We also identified the following facts by classifying these observations by individual attributes. Women tend to move more linearly than men. For Urayasu City, Chiba Prefecture, those under 30 tend to move more linearly than other age groups. For Shimogyo-ku, Kyoto, and Ishikawa, we found no significant difference in trends by age groups.
By comparing observations from three different regions in Japan, Urayasu City, Chiba Prefecture, Shimogyo-ku, Kyoto City, and Ishikawa Prefecture, we observed the impact of such external factors as region on statistical properties. First, the short-distance movement trajectory index was 2.00 ± 0.03 in Urayasu City, 2.06 ± 0.03 in Shimogyo-ku, and 2.01 ± 0.02 in Ishikawa Prefecture. All of these values are in the 2 range, and we observed no significant differences. However, the long-distance movement trajectory indexes varied by region, ranging from 1.61 ± 0.08 in Urayasu City to 1.38 ± 0.03 in Shimogyo-ku and to 1.52 ± 0.02 in Ishikawa Prefecture. The long-distance movement index showed a characteristic pattern of fluctuation: on weekends and national holidays, the index was smaller in Urayasu City and larger in Shimogyo-ku.
We interpret the above observations as follows. The difference in long-distance movement trajectory parameter α Long for those passing through Urayasu City and Shimogyo-ku is due to the difference in the linearity of the movement trajectories of visitors from outside their respective regions. Disneyland, Japan’s largest theme park, is in Urayasu City and attracts young women, especially on weekends and holidays. This situation strengthens the linearity of weekends and holidays.
On the other hand, the numerous historical tourist attractions in Shimogyo-ku attract people of all ages with an even stronger force. The linearity is moderated by the trajectory of people who want to efficiently visit many tourist destinations on weekends and holidays. The long-distance movement trajectories of those passing through Ishikawa Prefecture are made by people who most likely live outside of Kanazawa City. Since tourist destinations in Kanazawa City are clustered in a smaller region than those in Kyoto City, it is difficult to observe a trend of moderate linearity on weekends and holidays. But compared to Urayasu City, the trend resembles that of Shimogyo-ku. We also found that the variation in the short-distance movement trajectory parameters is created by those living in the area.

DATA EXTRACT:

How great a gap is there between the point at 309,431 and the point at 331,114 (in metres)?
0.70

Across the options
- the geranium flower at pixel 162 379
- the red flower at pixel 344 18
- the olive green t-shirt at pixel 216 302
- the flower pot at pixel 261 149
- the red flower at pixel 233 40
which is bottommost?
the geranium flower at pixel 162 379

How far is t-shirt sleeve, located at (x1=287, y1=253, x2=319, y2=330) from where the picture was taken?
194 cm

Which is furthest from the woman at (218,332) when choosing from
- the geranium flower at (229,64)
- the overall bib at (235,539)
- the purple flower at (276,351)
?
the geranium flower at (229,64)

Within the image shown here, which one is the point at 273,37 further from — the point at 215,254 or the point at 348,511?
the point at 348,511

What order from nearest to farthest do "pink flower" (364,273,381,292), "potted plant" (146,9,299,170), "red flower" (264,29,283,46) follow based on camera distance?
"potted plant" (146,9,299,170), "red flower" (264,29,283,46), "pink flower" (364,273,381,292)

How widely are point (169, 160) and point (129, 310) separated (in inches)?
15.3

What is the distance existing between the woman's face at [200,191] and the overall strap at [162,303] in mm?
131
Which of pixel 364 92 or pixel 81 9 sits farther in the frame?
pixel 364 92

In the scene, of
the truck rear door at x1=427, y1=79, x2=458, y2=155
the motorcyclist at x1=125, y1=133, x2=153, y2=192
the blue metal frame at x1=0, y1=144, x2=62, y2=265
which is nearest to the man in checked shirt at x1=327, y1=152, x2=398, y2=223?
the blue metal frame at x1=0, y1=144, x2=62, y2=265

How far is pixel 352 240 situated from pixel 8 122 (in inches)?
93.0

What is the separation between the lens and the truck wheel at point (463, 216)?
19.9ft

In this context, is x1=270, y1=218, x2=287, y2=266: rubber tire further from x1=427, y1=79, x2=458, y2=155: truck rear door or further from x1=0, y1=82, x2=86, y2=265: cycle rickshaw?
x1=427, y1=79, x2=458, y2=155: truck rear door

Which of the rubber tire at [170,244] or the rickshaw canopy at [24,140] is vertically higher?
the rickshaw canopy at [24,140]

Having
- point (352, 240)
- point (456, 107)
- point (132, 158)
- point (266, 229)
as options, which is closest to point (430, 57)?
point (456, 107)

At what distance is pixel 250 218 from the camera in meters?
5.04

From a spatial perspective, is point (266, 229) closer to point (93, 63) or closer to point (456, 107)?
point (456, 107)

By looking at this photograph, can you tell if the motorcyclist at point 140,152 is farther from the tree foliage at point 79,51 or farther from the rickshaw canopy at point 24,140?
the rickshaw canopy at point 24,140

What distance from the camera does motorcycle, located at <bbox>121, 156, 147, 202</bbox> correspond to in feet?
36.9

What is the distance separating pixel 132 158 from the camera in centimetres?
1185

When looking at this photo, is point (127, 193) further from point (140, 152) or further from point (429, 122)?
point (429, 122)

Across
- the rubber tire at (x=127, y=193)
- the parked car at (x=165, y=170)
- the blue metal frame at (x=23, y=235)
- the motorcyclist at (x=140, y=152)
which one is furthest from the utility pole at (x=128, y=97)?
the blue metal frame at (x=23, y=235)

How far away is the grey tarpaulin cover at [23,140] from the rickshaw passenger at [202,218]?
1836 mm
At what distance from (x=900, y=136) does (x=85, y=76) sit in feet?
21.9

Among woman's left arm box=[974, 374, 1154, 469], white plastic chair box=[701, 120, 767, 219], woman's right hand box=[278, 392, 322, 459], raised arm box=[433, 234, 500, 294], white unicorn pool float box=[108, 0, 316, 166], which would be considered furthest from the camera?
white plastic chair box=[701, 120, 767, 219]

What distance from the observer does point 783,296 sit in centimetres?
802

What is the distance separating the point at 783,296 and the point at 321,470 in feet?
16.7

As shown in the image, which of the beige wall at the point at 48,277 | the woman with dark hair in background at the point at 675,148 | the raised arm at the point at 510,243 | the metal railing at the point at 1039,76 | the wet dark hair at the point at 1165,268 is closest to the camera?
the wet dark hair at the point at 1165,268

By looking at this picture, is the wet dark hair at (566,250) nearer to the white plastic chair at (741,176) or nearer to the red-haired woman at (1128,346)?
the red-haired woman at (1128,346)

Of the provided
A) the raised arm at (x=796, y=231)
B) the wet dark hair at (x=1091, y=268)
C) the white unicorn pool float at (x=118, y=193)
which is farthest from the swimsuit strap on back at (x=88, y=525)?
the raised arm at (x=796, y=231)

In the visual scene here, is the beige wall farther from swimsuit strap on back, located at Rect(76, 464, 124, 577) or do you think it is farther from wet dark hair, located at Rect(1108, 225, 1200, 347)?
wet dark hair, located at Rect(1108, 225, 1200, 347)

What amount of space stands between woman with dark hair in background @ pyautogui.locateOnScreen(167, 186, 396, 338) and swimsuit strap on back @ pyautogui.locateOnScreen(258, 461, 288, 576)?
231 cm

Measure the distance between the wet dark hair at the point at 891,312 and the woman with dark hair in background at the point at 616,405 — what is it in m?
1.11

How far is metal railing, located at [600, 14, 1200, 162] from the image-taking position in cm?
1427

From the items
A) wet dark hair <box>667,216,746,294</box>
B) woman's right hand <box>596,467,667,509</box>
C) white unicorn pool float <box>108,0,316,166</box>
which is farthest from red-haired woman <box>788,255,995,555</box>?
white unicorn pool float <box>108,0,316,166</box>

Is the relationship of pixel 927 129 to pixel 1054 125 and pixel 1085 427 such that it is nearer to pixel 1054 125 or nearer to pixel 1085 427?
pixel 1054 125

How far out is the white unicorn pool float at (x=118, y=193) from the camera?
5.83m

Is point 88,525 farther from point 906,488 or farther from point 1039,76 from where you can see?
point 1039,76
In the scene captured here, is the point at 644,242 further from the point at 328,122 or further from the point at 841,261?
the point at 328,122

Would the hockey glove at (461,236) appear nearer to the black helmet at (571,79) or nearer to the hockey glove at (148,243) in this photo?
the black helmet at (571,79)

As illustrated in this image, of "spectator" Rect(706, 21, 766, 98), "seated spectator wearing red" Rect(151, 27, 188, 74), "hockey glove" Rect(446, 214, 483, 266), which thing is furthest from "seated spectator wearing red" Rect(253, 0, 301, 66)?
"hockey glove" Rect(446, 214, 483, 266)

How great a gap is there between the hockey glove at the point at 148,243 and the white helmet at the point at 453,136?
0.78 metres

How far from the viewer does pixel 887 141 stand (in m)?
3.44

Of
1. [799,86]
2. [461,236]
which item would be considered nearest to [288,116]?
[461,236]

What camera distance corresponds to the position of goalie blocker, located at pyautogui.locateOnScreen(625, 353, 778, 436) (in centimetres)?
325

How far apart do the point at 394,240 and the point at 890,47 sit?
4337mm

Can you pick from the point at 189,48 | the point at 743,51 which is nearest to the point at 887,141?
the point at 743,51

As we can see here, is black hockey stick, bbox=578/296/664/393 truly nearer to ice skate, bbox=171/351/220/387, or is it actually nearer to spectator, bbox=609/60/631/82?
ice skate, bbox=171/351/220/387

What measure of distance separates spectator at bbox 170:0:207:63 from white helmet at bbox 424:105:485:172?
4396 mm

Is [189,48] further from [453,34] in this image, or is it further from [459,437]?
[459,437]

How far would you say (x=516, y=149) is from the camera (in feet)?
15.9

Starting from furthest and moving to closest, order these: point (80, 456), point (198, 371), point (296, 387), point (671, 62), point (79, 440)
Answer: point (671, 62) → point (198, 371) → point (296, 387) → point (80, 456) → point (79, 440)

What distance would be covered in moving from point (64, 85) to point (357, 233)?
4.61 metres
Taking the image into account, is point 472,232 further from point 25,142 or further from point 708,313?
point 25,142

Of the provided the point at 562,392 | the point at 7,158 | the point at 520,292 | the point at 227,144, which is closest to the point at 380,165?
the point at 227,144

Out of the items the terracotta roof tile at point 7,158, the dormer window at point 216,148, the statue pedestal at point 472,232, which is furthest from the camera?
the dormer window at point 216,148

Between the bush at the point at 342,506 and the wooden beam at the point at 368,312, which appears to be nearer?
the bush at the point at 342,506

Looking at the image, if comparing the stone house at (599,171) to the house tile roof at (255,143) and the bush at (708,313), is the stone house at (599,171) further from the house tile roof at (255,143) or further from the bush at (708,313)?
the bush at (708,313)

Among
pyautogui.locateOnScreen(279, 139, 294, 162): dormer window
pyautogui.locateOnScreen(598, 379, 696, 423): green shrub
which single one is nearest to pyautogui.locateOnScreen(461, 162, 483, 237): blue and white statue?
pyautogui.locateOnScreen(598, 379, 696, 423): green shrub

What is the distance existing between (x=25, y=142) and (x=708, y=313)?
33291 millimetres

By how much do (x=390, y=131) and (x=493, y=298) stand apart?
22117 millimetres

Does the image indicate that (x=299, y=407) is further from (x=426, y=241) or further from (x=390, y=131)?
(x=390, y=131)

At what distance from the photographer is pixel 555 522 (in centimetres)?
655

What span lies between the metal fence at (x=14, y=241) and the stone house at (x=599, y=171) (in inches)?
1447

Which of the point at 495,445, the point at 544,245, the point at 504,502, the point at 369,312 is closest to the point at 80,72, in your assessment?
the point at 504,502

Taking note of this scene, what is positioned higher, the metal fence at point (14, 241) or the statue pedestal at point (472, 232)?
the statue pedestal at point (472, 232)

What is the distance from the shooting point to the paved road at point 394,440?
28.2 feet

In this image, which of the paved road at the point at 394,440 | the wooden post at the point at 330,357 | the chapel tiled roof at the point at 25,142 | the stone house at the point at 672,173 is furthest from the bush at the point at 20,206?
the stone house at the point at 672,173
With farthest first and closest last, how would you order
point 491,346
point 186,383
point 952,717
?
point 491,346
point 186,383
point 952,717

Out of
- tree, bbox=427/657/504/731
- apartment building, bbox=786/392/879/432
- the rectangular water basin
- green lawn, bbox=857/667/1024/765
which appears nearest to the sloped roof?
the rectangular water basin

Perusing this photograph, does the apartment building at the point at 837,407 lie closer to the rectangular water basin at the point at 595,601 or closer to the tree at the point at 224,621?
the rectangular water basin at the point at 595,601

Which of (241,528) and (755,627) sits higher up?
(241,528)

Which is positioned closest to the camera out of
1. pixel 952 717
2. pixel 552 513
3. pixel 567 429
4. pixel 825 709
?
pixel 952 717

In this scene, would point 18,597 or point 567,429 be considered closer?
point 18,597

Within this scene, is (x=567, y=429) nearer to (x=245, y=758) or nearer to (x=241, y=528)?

PROBLEMS TO SOLVE:
A) Answer these questions about the movement-trajectory text, one answer per line and marked the same way:
(i) What short-distance movement trajectory index was found for Shimogyo-ku?
(ii) In Urayasu City, which age group tends to move more linearly than the others?
(iii) Which theme park is located in Urayasu City?
B) Write out the movement-trajectory text starting with "On the other" and going on through "in the area.", substituting "days off" for "weekends and holidays".

COMPLETE ANSWERS:
A)
(i) 2.06 ± 0.03
(ii) Those under 30
(iii) Disneyland

B)
On the other hand, the numerous historical tourist attractions in Shimogyo-ku attract people of all ages with an even stronger force. The linearity is moderated by the trajectory of people who want to efficiently visit many tourist destinations on days off. The long-distance movement trajectories of those passing through Ishikawa Prefecture are made by people who most likely live outside of Kanazawa City. Since tourist destinations in Kanazawa City are clustered in a smaller region than those in Kyoto City, it is difficult to observe a trend of moderate linearity on days off. But compared to Urayasu City, the trend resembles that of Shimogyo-ku. We also found that the variation in the short-distance movement trajectory parameters is created by those living in the area.